- Activity -
Give the listing back in full, exactly as written, with the pictures removed.

[[ Material for this exercise, beginning ]]

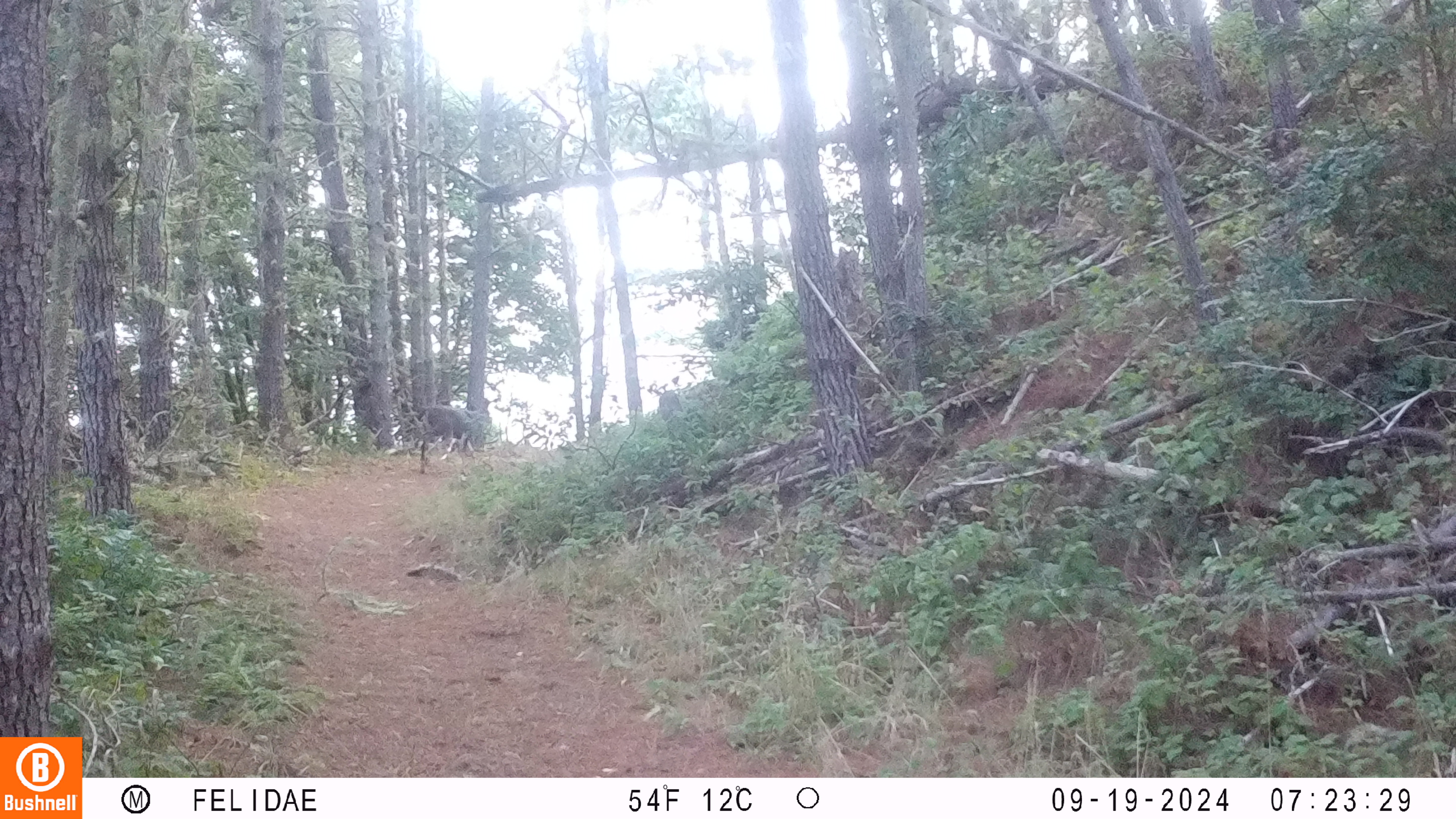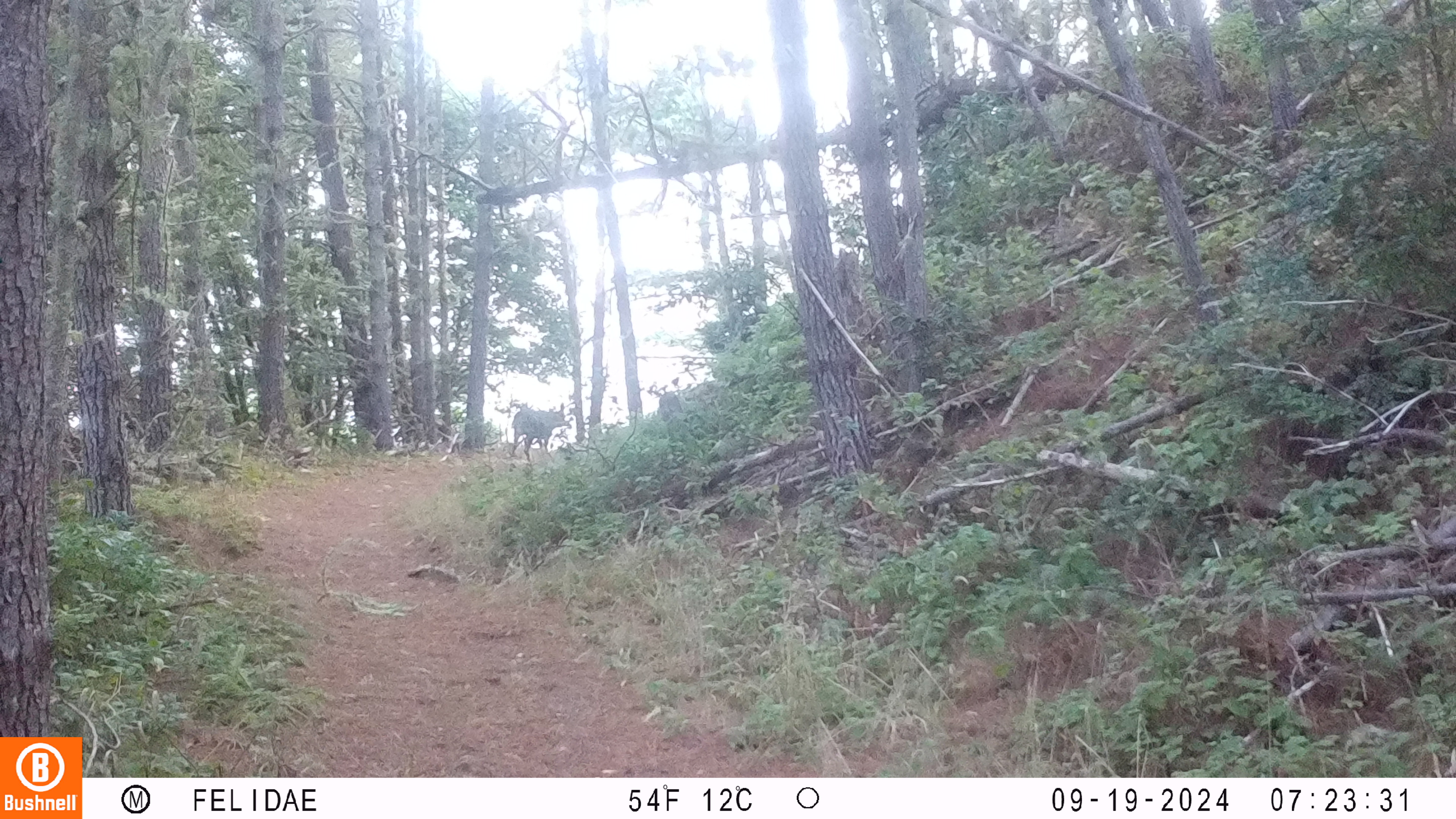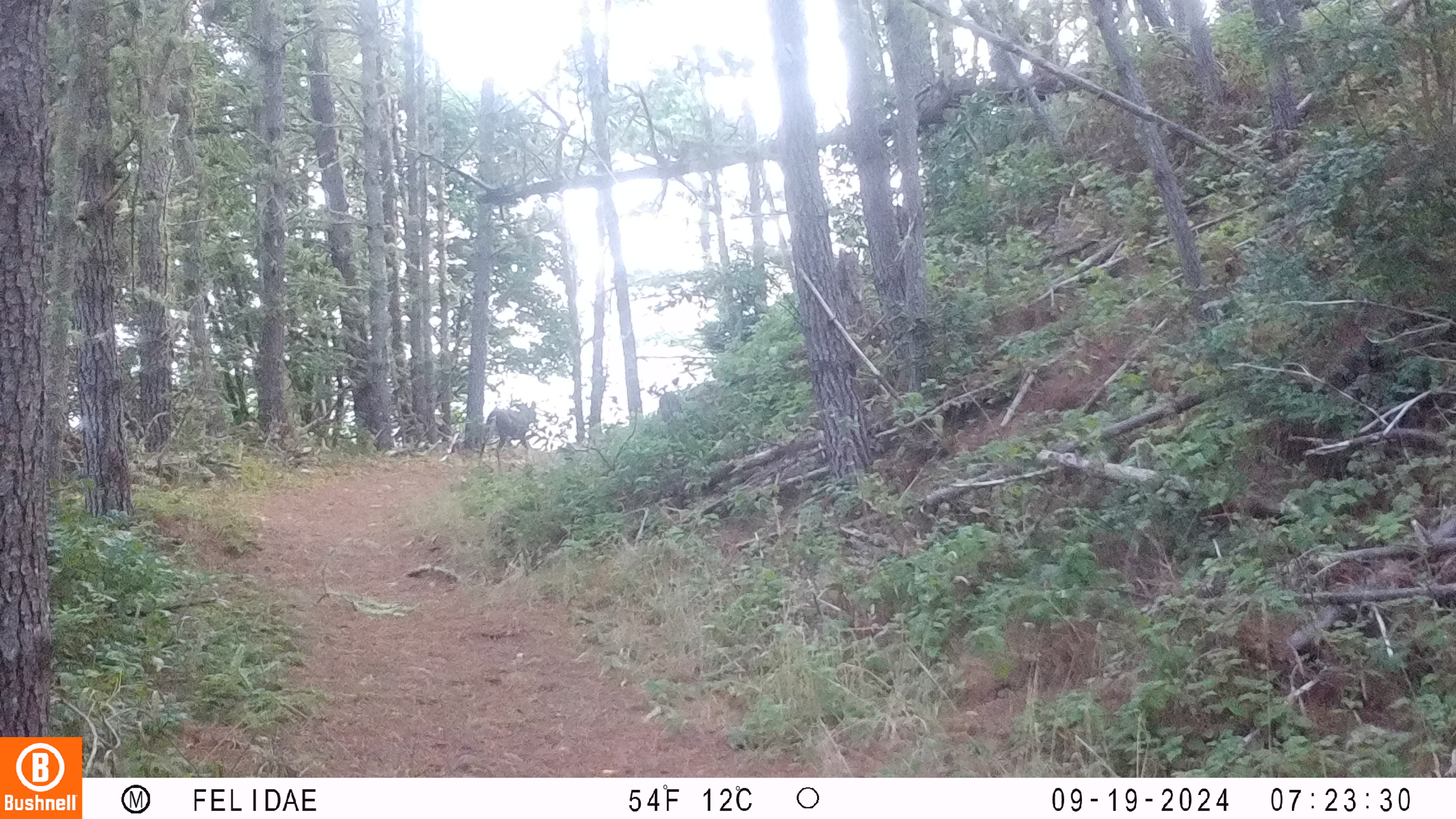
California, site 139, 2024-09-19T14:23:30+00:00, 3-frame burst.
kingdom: Animalia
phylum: Chordata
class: Mammalia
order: Artiodactyla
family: Cervidae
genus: Odocoileus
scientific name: Odocoileus hemionus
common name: mule deer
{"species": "mule deer (Odocoileus hemionus)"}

[[ Material for this exercise, end ]]

- Answer -
California, site 139, 2024-09-19T14:23:30+00:00, 3-frame burst.
kingdom: Animalia
phylum: Chordata
class: Mammalia
order: Artiodactyla
family: Cervidae
genus: Odocoileus
scientific name: Odocoileus hemionus
common name: mule deer
{"species": "mule deer (Odocoileus hemionus)"}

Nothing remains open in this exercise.